指示: 以下の行をもう一度書き、「green balloon」をすべて「red balloon」に入れ替えてください。それ以外は一切変えないでください。

空間質問セットからの記録:
>>>>

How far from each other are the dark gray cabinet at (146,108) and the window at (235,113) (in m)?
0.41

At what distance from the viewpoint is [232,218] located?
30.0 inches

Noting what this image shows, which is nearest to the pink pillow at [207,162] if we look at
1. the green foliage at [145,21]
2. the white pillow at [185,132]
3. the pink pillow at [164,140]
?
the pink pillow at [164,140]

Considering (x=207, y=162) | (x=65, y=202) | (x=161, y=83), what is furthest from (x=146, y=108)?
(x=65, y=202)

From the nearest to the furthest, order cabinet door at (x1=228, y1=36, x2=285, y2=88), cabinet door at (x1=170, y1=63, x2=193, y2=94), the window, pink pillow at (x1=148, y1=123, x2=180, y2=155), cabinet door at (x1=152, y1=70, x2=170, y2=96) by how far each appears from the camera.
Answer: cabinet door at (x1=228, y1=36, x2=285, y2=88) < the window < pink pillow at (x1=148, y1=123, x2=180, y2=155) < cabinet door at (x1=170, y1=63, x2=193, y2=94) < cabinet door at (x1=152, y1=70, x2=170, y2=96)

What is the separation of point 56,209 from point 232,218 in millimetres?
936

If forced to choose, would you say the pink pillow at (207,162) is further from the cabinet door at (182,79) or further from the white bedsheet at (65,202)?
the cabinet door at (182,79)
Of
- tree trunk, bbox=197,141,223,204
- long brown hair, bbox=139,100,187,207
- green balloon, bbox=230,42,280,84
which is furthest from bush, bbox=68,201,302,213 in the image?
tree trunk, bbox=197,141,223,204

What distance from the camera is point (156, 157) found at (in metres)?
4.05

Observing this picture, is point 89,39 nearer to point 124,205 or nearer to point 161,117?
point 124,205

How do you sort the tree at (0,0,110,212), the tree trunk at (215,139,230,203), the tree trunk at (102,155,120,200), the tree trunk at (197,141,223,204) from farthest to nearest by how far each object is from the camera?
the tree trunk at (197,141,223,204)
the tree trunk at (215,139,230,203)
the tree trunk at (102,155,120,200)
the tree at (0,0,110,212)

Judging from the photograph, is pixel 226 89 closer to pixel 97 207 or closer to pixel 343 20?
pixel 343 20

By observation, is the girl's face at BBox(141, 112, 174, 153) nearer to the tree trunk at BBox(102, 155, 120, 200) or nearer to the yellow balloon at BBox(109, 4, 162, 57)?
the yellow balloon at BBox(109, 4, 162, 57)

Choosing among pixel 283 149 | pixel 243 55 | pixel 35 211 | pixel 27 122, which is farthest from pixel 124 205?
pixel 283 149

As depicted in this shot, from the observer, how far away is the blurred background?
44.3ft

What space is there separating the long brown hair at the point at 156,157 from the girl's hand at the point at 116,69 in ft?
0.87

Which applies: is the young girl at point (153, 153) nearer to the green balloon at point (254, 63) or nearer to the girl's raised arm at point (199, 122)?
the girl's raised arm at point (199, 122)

<<<<

回答:
How far from each other are the dark gray cabinet at (146,108) and the window at (235,113) (in m)?
0.41

At what distance from the viewpoint is [232,218] located?
30.0 inches

Noting what this image shows, which is nearest to the pink pillow at [207,162] if we look at
1. the green foliage at [145,21]
2. the white pillow at [185,132]
3. the pink pillow at [164,140]
?
the pink pillow at [164,140]

Considering (x=207, y=162) | (x=65, y=202) | (x=161, y=83), what is furthest from (x=146, y=108)?
(x=65, y=202)

From the nearest to the furthest, order cabinet door at (x1=228, y1=36, x2=285, y2=88), cabinet door at (x1=170, y1=63, x2=193, y2=94), the window, pink pillow at (x1=148, y1=123, x2=180, y2=155), cabinet door at (x1=152, y1=70, x2=170, y2=96) by how far each appears from the camera.
Answer: cabinet door at (x1=228, y1=36, x2=285, y2=88) < the window < pink pillow at (x1=148, y1=123, x2=180, y2=155) < cabinet door at (x1=170, y1=63, x2=193, y2=94) < cabinet door at (x1=152, y1=70, x2=170, y2=96)

What is the separation of point 56,209 from point 232,218 in millimetres?
936

If forced to choose, would you say the pink pillow at (207,162) is further from the cabinet door at (182,79) or further from the white bedsheet at (65,202)?
the cabinet door at (182,79)
Of
- tree trunk, bbox=197,141,223,204
- long brown hair, bbox=139,100,187,207
- red balloon, bbox=230,42,280,84
which is furthest from bush, bbox=68,201,302,213 in the image?
tree trunk, bbox=197,141,223,204

What distance from the camera is point (156, 157) found at (in metres)?
4.05

Observing this picture, is point 89,39 nearer to point 124,205 or nearer to point 161,117?
point 124,205

How do you sort the tree at (0,0,110,212), the tree trunk at (215,139,230,203), the tree trunk at (102,155,120,200), the tree trunk at (197,141,223,204) from farthest to nearest by how far each object is from the camera?
the tree trunk at (197,141,223,204)
the tree trunk at (215,139,230,203)
the tree trunk at (102,155,120,200)
the tree at (0,0,110,212)

Judging from the photograph, is pixel 226 89 closer to pixel 97 207 or closer to pixel 343 20?
pixel 343 20

By observation, is the girl's face at BBox(141, 112, 174, 153) nearer to the tree trunk at BBox(102, 155, 120, 200) or nearer to the yellow balloon at BBox(109, 4, 162, 57)?
the yellow balloon at BBox(109, 4, 162, 57)

Choosing among pixel 283 149 | pixel 243 55 | pixel 35 211 | pixel 27 122, which is farthest from pixel 124 205?
pixel 283 149

As depicted in this shot, from the observer, how far away is the blurred background?
44.3ft

What space is there separating the long brown hair at the point at 156,157 from the girl's hand at the point at 116,69 in ft?
0.87

Which applies: is the young girl at point (153, 153) nearer to the red balloon at point (254, 63) or nearer to the girl's raised arm at point (199, 122)?
the girl's raised arm at point (199, 122)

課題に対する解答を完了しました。